■ **Task statement**: Reproduce everything in the journal entry below from "I thought about" down to "crossed my mind." word for word.

■ **Text for analysis**:
================

My mind is going a thousand miles a minute. Hitting and missing, here and there, worrying about one thing, then the next. I know I'm emotionally overloaded. Too much has happened within the last six months to comprehend at this time.
I thought about Charlie a lot today while waiting for dad to come out from having the heart cath. done. I felt anger again, for him leaving me here to cope with this alone. Now I feel guilty that such a thing ever crossed my mind.
I was completely distraught this morning, to the point I was almost in shock. Dad's heart was working 5 % on the right side, possible blood clot in the lungs, turns out it's not a clot, but there's definitely something there. When I arrived this morning, they wouldn't let me back, but they allowed our pastor to go back. I was so afraid I wouldn't get to talk to him before he had the procedure. His liver and kidneys are not working correctly. He has fluid in his lungs. What is that spot? Atleast the heart cath. proved he didn't have a blockage and that this has all been caused by a virus. If all goes well he gets to come home tomorrow. Still so many uncertainties. I am relieved that it's not a heart disease and that it can possibly be reversed by a complex regimen of meds over a long period of time but worried if it's going to work, wondering if the spot in his lungs is cancer, wondering what's going on with his liver and kidneys.

================

■ **Recorded information**:
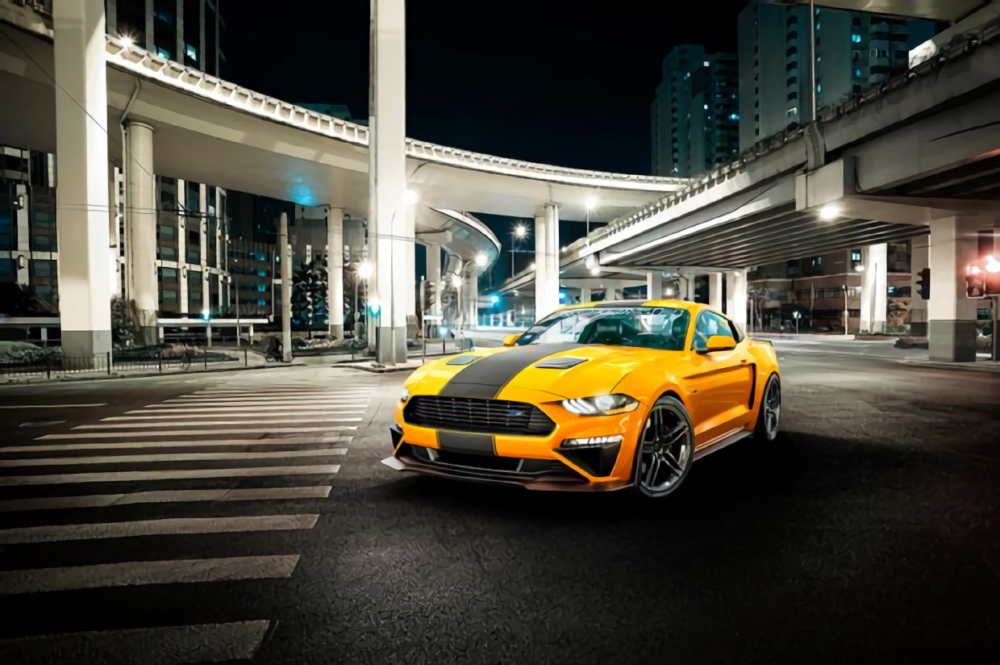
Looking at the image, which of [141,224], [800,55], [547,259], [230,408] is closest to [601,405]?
[230,408]

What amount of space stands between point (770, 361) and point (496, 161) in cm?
3903

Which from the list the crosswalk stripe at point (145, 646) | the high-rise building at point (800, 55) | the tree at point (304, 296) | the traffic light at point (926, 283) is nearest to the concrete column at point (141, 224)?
the tree at point (304, 296)

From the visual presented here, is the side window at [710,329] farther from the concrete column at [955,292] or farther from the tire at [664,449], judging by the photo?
the concrete column at [955,292]

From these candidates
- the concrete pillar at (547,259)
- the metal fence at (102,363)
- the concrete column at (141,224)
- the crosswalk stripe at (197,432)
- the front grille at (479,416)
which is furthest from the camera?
the concrete pillar at (547,259)

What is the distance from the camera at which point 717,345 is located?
18.0 ft

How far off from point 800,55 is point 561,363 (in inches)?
4956

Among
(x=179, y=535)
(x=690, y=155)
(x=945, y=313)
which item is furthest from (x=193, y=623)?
(x=690, y=155)

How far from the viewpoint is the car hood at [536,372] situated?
14.2 ft

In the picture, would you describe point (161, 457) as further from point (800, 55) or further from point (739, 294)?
point (800, 55)

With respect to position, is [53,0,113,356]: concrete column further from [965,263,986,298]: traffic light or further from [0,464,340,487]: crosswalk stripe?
[965,263,986,298]: traffic light

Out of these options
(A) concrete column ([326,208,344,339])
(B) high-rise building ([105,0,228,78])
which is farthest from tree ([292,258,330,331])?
(B) high-rise building ([105,0,228,78])

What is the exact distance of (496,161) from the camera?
4353 centimetres

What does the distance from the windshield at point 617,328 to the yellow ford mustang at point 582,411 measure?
0.10 ft

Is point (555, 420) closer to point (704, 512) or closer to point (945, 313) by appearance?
point (704, 512)
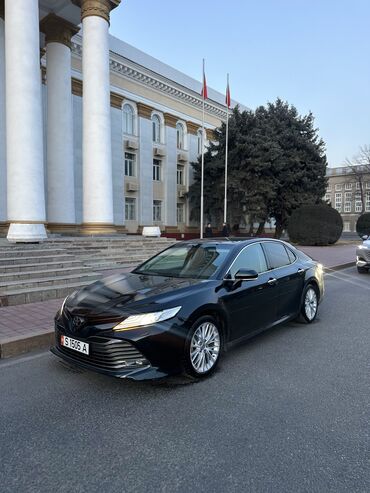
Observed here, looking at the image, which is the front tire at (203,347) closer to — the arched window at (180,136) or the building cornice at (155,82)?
the building cornice at (155,82)

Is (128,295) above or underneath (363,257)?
above

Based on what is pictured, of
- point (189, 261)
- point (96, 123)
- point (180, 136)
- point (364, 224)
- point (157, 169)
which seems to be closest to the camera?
point (189, 261)

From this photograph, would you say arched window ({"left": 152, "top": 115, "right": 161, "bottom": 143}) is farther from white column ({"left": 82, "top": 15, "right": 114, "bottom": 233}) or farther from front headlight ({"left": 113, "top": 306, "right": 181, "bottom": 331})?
front headlight ({"left": 113, "top": 306, "right": 181, "bottom": 331})

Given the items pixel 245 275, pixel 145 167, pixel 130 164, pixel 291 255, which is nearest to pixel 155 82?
pixel 145 167

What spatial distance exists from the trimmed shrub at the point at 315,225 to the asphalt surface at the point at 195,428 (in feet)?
71.4

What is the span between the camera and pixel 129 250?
14.8 m

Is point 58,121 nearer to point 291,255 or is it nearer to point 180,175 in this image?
point 180,175

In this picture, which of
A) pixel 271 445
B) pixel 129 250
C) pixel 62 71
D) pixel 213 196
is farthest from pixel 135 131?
pixel 271 445

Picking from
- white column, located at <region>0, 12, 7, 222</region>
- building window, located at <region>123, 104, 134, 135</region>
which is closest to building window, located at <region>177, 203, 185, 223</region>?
building window, located at <region>123, 104, 134, 135</region>

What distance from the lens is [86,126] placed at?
15680mm

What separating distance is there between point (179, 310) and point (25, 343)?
2423 millimetres

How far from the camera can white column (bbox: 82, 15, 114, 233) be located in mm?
15453

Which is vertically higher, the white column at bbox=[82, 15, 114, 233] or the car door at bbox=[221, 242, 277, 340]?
the white column at bbox=[82, 15, 114, 233]

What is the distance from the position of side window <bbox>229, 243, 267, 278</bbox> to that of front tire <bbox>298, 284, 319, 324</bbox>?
1.26 m
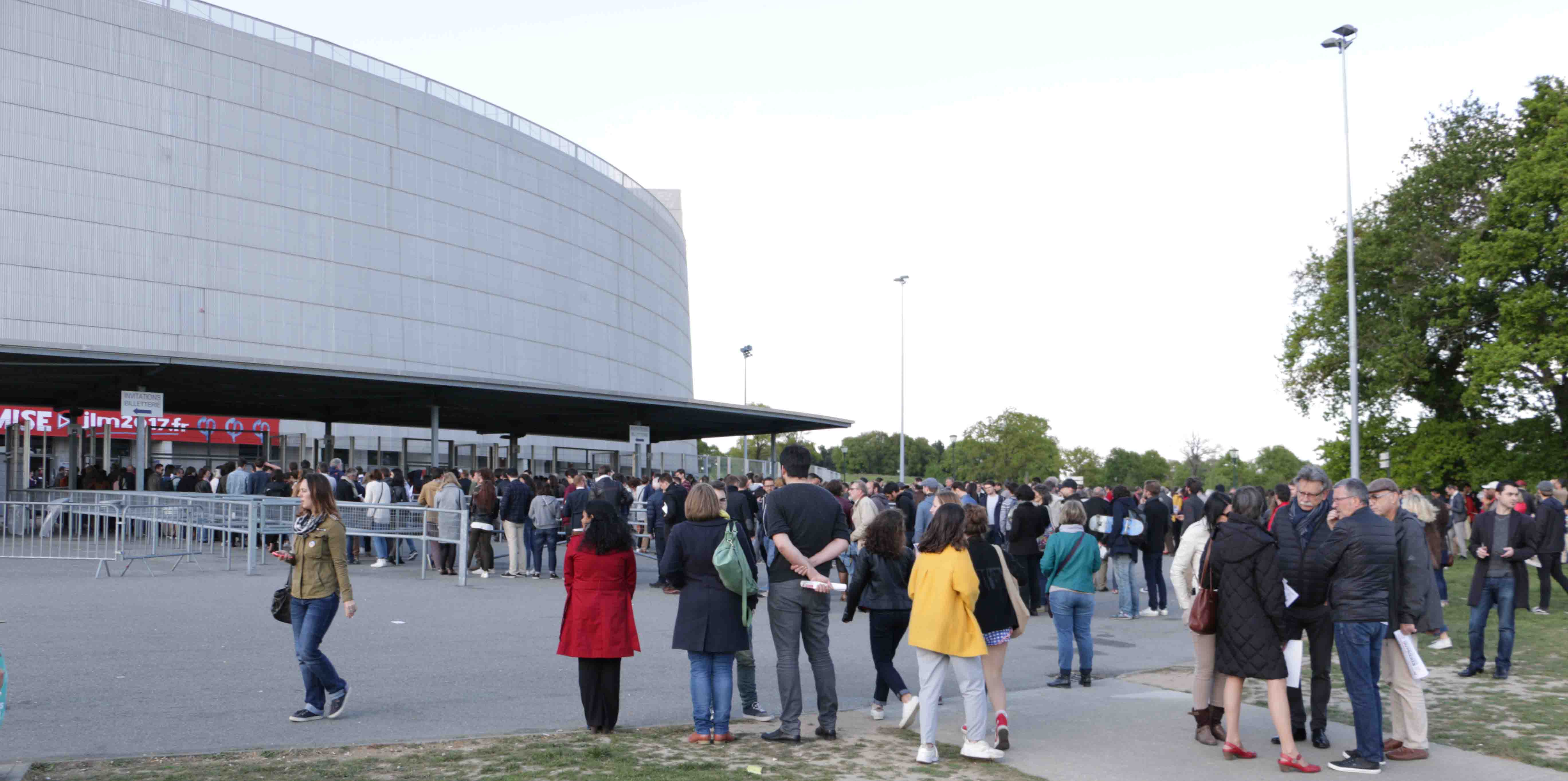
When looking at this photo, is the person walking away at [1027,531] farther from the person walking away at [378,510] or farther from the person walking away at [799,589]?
the person walking away at [378,510]

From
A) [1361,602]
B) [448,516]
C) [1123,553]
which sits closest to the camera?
[1361,602]

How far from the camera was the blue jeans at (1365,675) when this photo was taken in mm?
6668

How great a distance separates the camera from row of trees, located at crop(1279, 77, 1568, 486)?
31125 millimetres

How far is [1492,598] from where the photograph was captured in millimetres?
10422

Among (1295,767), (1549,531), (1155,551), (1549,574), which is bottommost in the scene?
(1295,767)

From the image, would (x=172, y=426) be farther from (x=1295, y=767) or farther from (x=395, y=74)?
(x=1295, y=767)

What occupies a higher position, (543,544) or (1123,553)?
(1123,553)

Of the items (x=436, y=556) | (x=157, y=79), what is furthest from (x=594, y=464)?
(x=436, y=556)

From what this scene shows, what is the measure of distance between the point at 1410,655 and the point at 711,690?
4487 millimetres

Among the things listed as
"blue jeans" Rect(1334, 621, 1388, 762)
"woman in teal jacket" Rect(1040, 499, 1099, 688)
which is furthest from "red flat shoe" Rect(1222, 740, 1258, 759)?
"woman in teal jacket" Rect(1040, 499, 1099, 688)

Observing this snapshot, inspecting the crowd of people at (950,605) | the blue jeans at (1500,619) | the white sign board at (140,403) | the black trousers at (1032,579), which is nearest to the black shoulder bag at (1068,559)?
the crowd of people at (950,605)

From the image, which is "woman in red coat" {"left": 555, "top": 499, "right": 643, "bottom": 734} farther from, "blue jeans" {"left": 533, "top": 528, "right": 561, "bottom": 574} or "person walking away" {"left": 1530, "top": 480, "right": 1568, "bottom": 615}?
"blue jeans" {"left": 533, "top": 528, "right": 561, "bottom": 574}

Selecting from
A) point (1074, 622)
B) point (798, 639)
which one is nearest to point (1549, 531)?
point (1074, 622)

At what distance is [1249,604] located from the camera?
22.3 feet
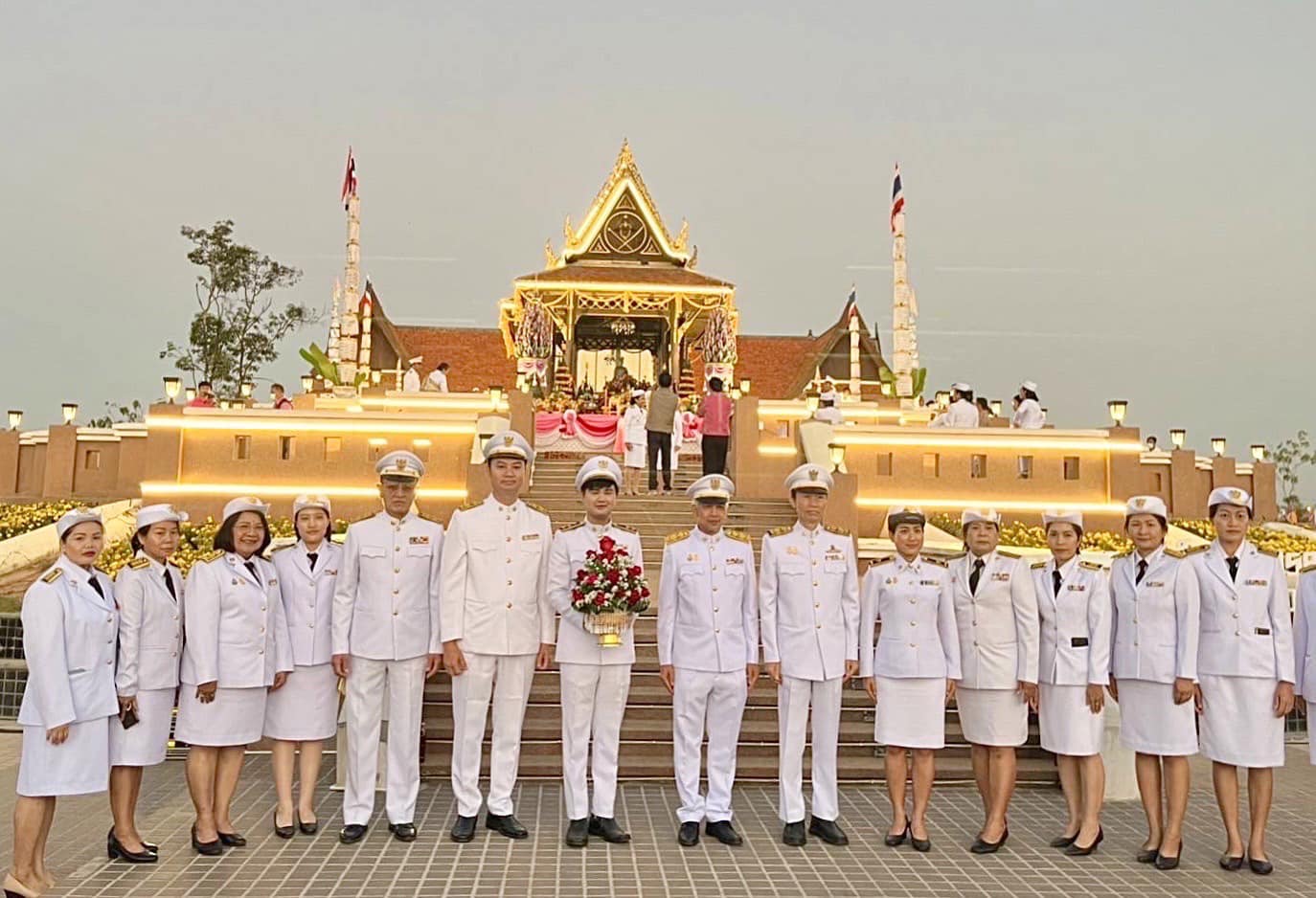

================

■ **Task output**:
I thought about Charlie a lot today while waiting for dad to come out from having the heart cath. done. I felt anger again, for him leaving me here to cope with this alone. Now I feel guilty that such a thing ever crossed my mind.